而周執卻是被路馳歡那目光看得後背微微發毛,不知道為什麼他竟然從那目光裡面品味出了幾分和藹以及慈祥,要知道上一個用這慈祥目光看他的——
還是個比他大八十歲的高齡老將。
一時之間。
他又是咬牙切齒的揉了一把路馳歡的腦袋瓜,「你這腦子裡……」
「又在胡思亂想什麼呢?」
路馳歡無辜的眨巴了下眼睛。
看起來純潔無比。
那雙漂亮的眼睛水靈靈的,就跟會說話似的,這會兒好似在說你幹什麼誤會我。
周執在這目光下堅持不到半秒。
然後開始繳械投降。
「算了。」
他捏了捏酸脹的眉心。
然後壓低了聲音自言自語地說道,「算了,傻了就傻了點吧…誰叫我…以後不知道會不會影響到孩子的智商……」
路馳歡沒有細聽他這幾句話。
他見自己現在待的這間私人病房裡正好有沐浴間,於是便打算在注射針劑之前先洗個澡,雖說他的身體之前已經被周執用毛巾擦洗並且清理過了。
但他還是覺得自己幾天沒洗澡。
身上應該臭臭的。
不過幸好毛巾以及換洗的衣服他也不缺,因為周執早早就幫他準備好了。
可以說。
自打周執知道路馳歡有可能與劉義一同陷入了精神同頻以後,他就相信路馳歡肯定會從昏迷當中清醒過來。
所以他一開始就準備好了換洗衣物。
以及各種洗漱用品。
這之後還派人去盯著劉義那邊的動靜,一旦劉義有清醒過來的徵兆就立刻向他報告。
正是因為如此。
路馳歡才能在醒來時正好看見他。
「小心點。
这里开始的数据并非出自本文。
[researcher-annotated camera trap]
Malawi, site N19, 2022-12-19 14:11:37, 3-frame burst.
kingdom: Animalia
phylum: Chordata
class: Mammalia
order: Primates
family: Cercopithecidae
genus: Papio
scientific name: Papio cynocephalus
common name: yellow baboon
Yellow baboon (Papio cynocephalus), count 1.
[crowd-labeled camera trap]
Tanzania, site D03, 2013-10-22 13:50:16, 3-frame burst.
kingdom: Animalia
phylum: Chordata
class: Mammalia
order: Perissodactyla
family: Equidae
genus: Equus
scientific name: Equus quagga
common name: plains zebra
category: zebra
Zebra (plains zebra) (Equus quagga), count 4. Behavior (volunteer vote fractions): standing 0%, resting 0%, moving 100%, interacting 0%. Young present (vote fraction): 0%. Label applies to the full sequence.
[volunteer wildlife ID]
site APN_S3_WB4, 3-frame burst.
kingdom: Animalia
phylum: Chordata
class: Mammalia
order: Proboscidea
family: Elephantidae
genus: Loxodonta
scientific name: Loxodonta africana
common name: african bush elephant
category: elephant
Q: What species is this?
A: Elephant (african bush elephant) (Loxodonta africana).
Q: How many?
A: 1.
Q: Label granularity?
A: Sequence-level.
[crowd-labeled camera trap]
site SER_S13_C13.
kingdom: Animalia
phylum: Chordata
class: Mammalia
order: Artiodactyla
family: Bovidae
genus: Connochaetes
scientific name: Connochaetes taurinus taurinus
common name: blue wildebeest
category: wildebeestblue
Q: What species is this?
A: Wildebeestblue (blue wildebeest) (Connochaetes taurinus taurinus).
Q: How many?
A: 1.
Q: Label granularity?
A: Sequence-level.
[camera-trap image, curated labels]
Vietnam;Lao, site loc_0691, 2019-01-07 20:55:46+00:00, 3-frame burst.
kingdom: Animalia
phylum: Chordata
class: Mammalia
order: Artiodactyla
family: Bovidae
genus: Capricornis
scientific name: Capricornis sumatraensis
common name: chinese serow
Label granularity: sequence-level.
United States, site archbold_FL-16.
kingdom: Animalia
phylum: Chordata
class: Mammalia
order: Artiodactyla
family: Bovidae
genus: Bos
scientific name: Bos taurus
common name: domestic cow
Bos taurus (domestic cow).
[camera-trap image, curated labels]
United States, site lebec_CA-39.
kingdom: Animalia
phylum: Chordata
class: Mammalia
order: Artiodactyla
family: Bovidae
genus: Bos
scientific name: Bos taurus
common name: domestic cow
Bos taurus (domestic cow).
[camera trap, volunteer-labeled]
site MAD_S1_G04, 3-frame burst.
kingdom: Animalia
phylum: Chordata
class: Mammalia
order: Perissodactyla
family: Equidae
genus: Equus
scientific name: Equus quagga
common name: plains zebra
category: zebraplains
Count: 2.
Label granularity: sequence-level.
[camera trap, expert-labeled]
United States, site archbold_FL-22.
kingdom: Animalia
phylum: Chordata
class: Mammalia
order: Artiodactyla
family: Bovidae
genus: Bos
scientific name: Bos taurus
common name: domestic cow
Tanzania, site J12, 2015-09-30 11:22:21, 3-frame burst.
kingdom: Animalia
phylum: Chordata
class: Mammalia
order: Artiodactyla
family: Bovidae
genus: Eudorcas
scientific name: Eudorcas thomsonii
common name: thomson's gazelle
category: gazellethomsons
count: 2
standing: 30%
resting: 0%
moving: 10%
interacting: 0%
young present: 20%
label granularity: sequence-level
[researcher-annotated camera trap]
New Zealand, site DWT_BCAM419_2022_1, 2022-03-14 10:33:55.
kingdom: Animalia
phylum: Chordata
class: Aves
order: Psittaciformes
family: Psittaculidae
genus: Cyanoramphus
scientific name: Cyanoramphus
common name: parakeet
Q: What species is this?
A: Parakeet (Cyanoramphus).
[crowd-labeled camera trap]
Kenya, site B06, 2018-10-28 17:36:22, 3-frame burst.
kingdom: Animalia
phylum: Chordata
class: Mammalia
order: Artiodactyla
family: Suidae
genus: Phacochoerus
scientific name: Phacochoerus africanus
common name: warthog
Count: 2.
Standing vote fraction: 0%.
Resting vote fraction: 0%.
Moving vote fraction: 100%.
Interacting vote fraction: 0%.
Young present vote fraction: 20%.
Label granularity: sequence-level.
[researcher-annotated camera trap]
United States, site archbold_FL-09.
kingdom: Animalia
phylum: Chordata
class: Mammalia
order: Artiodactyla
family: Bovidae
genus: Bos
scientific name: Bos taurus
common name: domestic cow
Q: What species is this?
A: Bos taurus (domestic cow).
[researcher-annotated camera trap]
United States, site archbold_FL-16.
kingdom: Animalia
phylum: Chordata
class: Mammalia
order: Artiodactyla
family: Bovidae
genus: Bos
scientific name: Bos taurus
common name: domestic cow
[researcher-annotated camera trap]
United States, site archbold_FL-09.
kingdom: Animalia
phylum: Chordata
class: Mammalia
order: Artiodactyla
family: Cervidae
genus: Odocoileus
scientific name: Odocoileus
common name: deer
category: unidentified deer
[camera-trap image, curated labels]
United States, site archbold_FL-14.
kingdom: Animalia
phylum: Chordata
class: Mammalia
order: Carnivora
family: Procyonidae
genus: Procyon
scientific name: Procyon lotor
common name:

」
聽見路馳歡要去洗澡,周執便是把他扶到了沐浴間的門口,「不要在裡面待太長時間,小心暈倒。」
路馳歡乖乖應了聲。
然後進入沐浴間以後痛快的沖了個澡,熱氣氤氳下他只感覺自己的毛孔好似被打開,甚至骨頭都泡得有點酥了。
等到他穿好過於寬大的病號服。
然後邊擦頭髮邊走出沐浴間時,就看見周執正在擺弄吹風機。
見他出來。
周執招了招手。
「過來。」
他神色雖說冷漠疏離,但是在照顧人這方面卻是格外的妥帖:
「我給你把頭髮吹乾。」
那動作就跟招小狗兒似的。
路馳歡鼓了鼓臉頰。
雖說有幾分不滿,但依舊還是不情不願的挪到周執的身旁坐下了。
他盤腿坐在床上。
目光有幾分好奇的投向那吹風機,嘀嘀咕咕的問道,「這是從哪裡來的,我記得剛才病房裡好像還是沒有的吧。」
「從隔壁病房借的。」
周執回答道,「低頭。」
路馳歡還沒有來得及再說點什麼,就聽見吹風機嗡嗡的聲音響了起來。
溫熱的風吹了過來。
周執那骨節分明的手指穿插在他的髮絲之間,偶爾還會帶起一陣酥麻的癢意,路馳歡不自覺地繃緊了自己的身體,努力克制著不讓自己發出奇怪的聲音。
這具身體……
也太敏感了吧。
他抬起頭偷偷摸摸的看了眼周執,見他依舊一臉心無旁騖的幫自己吹頭髮,不由得悄悄鬆了口氣。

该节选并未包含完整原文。